[Written exercise]: Rewrite the lines of the rows below as a numbered list, skipping any blank lines and leaving the pictures out.

[Source material]:
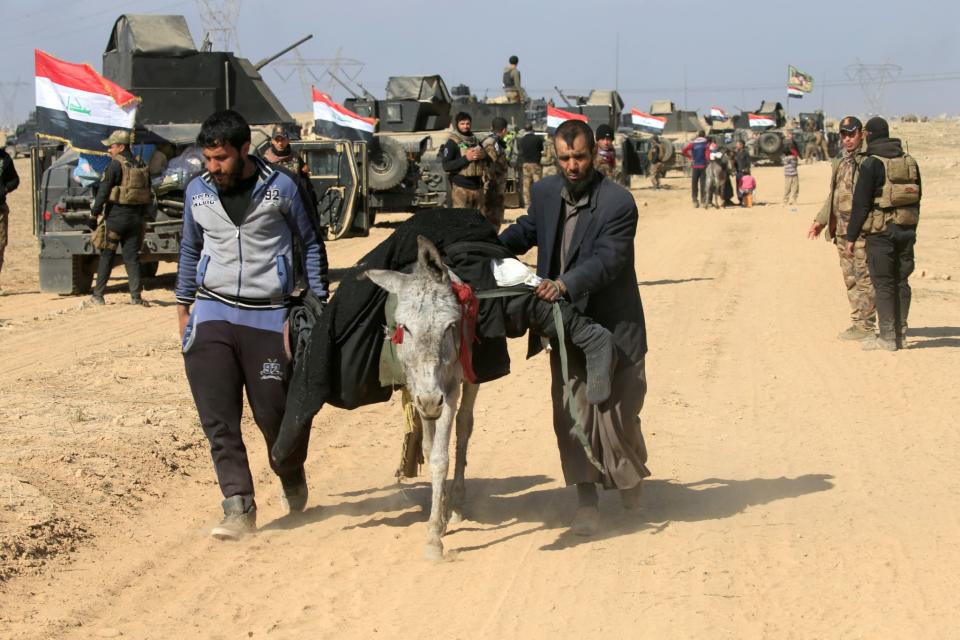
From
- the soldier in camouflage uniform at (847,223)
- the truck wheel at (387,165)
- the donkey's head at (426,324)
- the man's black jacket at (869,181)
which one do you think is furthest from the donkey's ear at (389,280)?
the truck wheel at (387,165)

[Written answer]:
1. From
2. - the soldier in camouflage uniform at (847,223)
3. - the truck wheel at (387,165)
4. - the donkey's head at (426,324)
5. - the man's black jacket at (869,181)
6. which one do you think is furthest from the donkey's ear at (389,280)?
7. the truck wheel at (387,165)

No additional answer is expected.